EXERCISE DESCRIPTION = Rewrite the stretch from the line containing "How far is the" through the line containing "which one would be bottommost?" as a JSON list of strings, one string per line, skipping any blank lines.
-- start of RECORDED DATA --
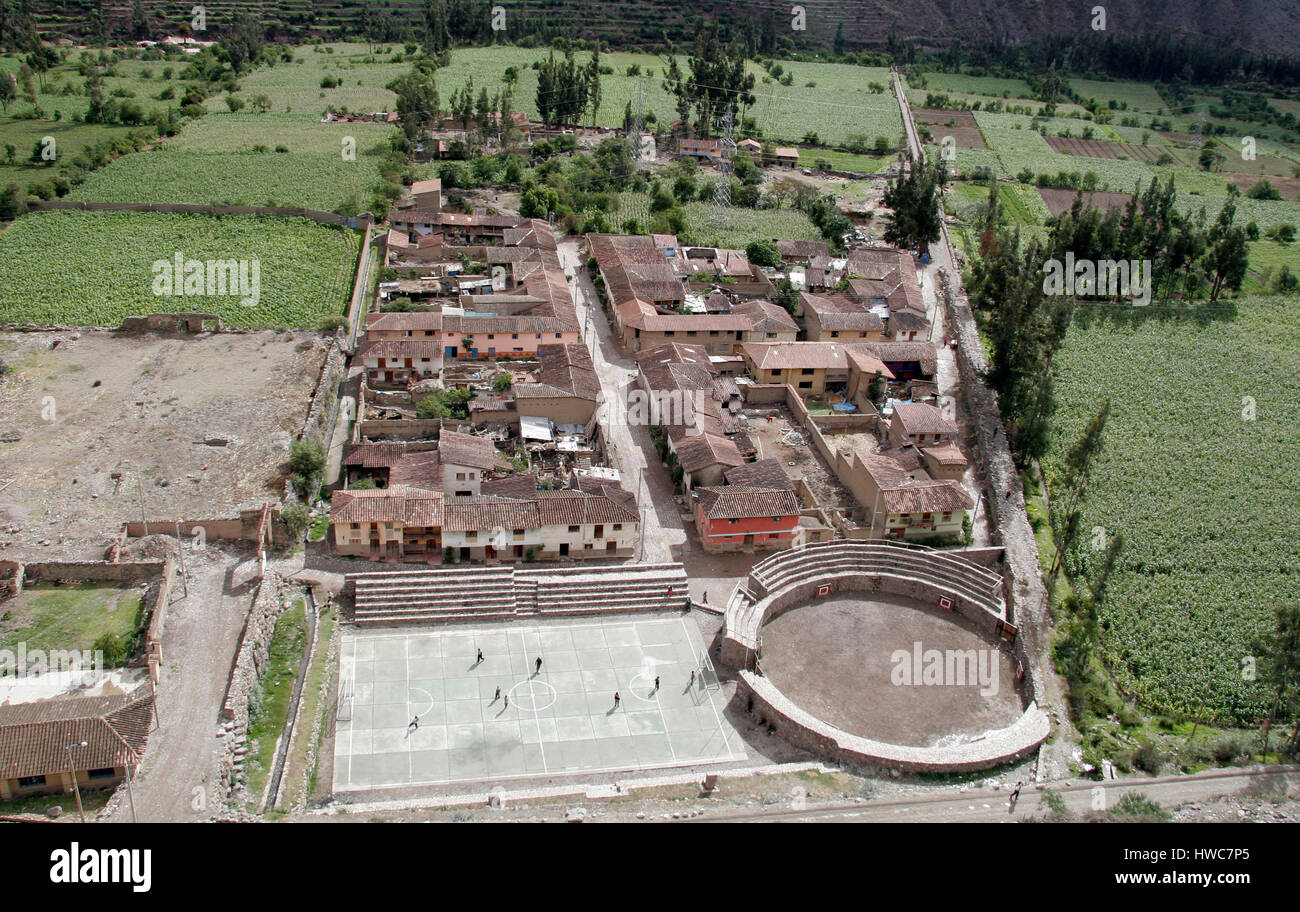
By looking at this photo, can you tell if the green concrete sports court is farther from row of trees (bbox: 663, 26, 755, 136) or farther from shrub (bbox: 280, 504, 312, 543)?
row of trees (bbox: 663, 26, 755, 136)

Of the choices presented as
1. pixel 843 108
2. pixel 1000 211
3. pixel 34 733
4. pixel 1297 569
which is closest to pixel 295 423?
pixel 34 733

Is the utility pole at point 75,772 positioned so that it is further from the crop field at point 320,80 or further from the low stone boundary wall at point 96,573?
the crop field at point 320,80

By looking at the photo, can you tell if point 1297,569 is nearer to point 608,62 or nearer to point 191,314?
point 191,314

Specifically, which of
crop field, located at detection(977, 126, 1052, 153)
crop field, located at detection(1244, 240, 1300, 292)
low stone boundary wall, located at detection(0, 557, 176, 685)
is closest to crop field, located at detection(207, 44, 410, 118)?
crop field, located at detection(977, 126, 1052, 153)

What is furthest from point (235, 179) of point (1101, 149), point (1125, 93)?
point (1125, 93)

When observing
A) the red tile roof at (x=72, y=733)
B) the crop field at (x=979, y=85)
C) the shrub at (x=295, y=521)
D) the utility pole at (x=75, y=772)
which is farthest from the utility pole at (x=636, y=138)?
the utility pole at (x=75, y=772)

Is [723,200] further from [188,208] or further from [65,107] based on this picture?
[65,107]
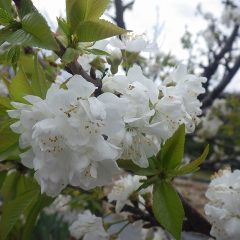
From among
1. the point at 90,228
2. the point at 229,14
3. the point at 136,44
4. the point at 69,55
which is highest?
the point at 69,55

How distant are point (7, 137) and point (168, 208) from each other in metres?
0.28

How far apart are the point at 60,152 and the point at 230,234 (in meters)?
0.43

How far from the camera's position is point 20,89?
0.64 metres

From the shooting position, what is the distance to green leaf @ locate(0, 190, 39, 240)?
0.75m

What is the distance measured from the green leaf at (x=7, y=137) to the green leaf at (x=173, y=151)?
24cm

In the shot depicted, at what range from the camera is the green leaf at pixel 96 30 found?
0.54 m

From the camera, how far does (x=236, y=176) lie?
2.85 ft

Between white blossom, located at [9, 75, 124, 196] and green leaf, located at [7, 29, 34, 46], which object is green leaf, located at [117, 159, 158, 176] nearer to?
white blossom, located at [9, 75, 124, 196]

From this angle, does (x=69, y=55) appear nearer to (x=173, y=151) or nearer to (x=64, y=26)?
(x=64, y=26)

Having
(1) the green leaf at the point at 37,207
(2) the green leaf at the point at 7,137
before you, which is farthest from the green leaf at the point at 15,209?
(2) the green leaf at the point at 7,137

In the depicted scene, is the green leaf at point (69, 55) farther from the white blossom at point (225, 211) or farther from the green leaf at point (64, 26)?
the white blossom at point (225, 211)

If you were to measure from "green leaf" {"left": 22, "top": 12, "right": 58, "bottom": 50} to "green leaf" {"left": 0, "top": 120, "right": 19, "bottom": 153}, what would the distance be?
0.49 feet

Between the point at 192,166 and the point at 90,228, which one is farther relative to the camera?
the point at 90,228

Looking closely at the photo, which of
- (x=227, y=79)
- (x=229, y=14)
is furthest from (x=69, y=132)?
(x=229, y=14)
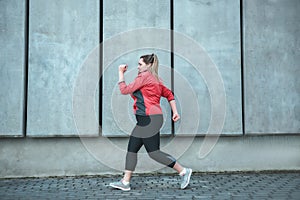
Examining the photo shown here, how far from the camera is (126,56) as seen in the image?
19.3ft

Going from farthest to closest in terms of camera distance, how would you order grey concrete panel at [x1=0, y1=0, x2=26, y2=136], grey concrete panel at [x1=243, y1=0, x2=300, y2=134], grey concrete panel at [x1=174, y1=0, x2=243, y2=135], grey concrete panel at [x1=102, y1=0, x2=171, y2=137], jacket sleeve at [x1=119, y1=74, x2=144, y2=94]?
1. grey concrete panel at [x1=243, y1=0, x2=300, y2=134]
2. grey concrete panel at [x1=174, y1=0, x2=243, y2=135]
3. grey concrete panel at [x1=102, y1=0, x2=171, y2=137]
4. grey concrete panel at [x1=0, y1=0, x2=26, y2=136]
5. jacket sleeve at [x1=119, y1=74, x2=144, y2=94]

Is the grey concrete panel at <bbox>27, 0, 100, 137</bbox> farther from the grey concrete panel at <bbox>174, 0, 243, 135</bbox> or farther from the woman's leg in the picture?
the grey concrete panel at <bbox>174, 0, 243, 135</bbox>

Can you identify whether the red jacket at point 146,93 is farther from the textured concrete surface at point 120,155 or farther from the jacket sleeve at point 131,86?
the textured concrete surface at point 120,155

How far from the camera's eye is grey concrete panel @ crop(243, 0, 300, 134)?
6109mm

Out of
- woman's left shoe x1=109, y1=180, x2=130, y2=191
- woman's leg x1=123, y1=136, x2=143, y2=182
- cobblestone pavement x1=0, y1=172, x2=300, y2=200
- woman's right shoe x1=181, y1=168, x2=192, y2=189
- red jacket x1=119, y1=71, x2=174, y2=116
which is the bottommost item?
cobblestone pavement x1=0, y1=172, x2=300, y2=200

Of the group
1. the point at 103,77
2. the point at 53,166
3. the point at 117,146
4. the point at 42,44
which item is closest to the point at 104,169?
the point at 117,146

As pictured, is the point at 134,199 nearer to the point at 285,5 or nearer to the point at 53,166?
-- end of RECORDED DATA --
-- start of RECORDED DATA --
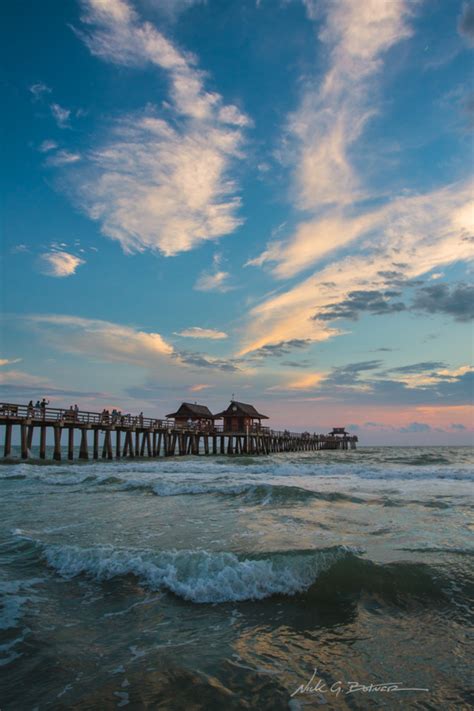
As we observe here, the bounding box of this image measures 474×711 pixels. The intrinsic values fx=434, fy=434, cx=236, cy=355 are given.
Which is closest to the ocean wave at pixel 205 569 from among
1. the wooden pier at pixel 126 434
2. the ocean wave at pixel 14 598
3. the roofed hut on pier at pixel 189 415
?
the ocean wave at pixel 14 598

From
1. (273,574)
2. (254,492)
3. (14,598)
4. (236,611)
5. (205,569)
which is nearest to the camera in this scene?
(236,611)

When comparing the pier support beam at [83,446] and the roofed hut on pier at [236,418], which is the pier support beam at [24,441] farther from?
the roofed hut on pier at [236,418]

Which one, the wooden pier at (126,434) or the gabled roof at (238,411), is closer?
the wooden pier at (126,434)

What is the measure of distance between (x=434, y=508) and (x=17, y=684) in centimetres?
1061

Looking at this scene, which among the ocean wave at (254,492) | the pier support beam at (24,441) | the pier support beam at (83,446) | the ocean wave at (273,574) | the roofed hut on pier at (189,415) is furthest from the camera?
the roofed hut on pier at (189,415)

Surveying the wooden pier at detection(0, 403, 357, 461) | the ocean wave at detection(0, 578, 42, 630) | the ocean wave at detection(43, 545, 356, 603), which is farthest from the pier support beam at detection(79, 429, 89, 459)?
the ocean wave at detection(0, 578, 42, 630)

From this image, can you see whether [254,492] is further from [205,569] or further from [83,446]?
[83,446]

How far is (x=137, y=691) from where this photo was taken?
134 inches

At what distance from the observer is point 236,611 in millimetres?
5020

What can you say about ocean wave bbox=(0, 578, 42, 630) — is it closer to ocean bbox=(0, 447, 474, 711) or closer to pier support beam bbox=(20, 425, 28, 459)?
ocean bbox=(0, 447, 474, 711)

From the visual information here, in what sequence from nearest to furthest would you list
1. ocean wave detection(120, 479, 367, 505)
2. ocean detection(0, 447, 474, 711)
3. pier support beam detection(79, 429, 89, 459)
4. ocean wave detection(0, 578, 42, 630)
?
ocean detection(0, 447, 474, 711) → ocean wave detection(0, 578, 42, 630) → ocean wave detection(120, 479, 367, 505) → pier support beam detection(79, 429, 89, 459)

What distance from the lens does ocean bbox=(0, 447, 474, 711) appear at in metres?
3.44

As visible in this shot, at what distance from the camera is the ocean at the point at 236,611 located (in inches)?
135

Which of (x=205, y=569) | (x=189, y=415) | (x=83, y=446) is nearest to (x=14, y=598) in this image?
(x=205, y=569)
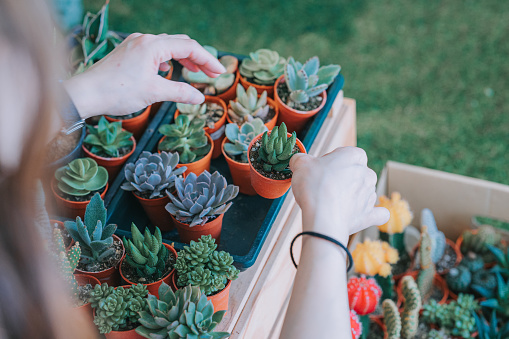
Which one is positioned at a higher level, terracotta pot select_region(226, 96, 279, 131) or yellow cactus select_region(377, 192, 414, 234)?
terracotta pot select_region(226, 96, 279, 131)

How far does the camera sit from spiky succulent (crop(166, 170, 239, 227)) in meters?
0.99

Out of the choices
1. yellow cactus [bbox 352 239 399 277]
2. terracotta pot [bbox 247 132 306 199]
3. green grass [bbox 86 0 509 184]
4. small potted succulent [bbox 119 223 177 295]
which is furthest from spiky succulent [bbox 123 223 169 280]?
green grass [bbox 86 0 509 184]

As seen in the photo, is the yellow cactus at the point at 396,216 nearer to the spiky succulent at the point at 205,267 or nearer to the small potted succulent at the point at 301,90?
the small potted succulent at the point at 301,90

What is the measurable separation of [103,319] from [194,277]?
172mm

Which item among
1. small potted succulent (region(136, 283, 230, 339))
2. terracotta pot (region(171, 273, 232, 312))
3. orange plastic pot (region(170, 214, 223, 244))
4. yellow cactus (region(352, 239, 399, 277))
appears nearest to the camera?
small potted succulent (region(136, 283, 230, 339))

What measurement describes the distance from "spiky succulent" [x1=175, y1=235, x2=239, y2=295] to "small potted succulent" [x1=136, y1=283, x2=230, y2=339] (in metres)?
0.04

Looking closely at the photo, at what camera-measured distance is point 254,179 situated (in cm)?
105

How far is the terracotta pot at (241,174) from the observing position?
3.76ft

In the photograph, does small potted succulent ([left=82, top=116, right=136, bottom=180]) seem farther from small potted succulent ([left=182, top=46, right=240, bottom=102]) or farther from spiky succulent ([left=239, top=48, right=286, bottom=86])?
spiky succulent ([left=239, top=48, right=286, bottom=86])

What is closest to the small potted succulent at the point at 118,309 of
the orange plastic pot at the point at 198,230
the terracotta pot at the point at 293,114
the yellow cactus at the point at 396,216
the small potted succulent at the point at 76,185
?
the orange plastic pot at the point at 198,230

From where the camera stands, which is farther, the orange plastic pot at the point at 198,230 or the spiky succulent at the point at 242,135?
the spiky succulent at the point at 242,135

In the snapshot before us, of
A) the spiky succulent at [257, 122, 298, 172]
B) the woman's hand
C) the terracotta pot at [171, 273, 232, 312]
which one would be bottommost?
-- end of RECORDED DATA --
-- start of RECORDED DATA --
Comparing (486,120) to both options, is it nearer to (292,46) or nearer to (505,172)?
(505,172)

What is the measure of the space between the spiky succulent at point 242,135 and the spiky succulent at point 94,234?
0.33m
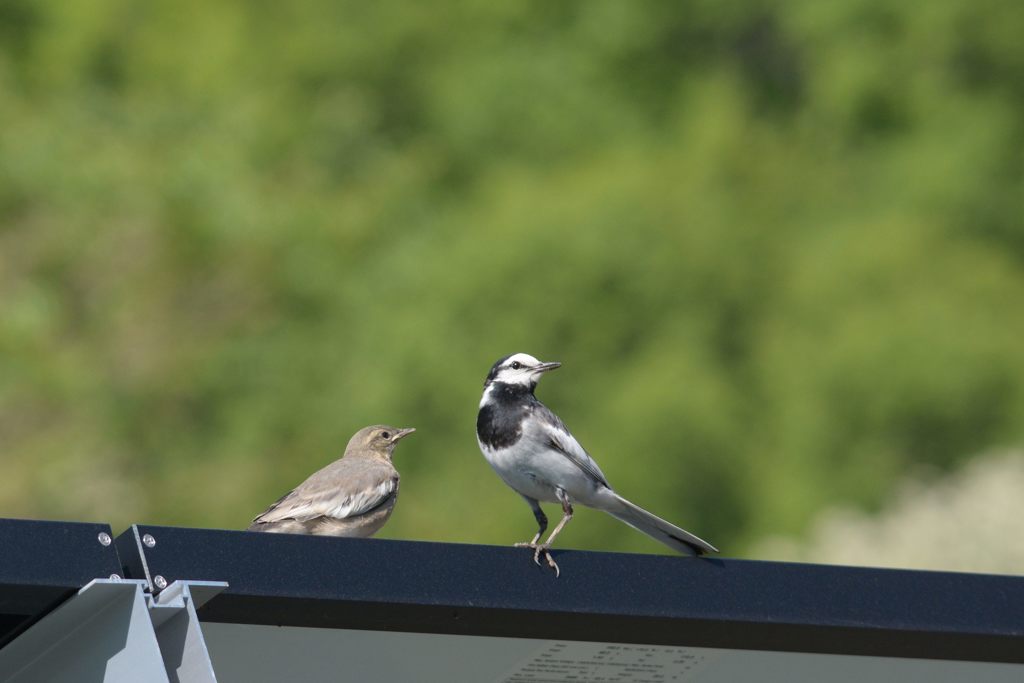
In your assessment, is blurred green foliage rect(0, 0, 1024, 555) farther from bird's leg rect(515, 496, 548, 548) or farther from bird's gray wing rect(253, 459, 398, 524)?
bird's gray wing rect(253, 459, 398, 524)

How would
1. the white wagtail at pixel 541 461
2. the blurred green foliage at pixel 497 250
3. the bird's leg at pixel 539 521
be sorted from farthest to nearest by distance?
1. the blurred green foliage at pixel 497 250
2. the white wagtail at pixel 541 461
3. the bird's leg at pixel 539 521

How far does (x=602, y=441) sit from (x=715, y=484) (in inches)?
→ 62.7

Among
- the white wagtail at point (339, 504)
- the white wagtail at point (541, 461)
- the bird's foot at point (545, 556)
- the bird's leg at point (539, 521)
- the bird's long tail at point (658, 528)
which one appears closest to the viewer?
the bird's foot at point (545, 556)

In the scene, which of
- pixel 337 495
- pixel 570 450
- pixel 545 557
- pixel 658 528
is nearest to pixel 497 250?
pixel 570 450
-- end of RECORDED DATA --
RESPONSE TO THIS TASK =
[
  "How far is the terracotta pot at (241,174) from the observing position?",
  "3.76ft",
  "In the photograph, does small potted succulent ([left=82, top=116, right=136, bottom=180]) seem farther from small potted succulent ([left=182, top=46, right=240, bottom=102]) or farther from spiky succulent ([left=239, top=48, right=286, bottom=86])?",
  "spiky succulent ([left=239, top=48, right=286, bottom=86])",
  "What is closest to the small potted succulent at the point at 118,309 of",
  "the orange plastic pot at the point at 198,230",
  "the terracotta pot at the point at 293,114",
  "the yellow cactus at the point at 396,216",
  "the small potted succulent at the point at 76,185",
  "?",
  "the orange plastic pot at the point at 198,230",
  "From where the camera stands, which is farther, the orange plastic pot at the point at 198,230 or the spiky succulent at the point at 242,135?",
  "the spiky succulent at the point at 242,135",
  "In the snapshot before us, of",
  "A) the spiky succulent at [257, 122, 298, 172]",
  "B) the woman's hand",
  "C) the terracotta pot at [171, 273, 232, 312]",
  "which one would be bottommost?"
]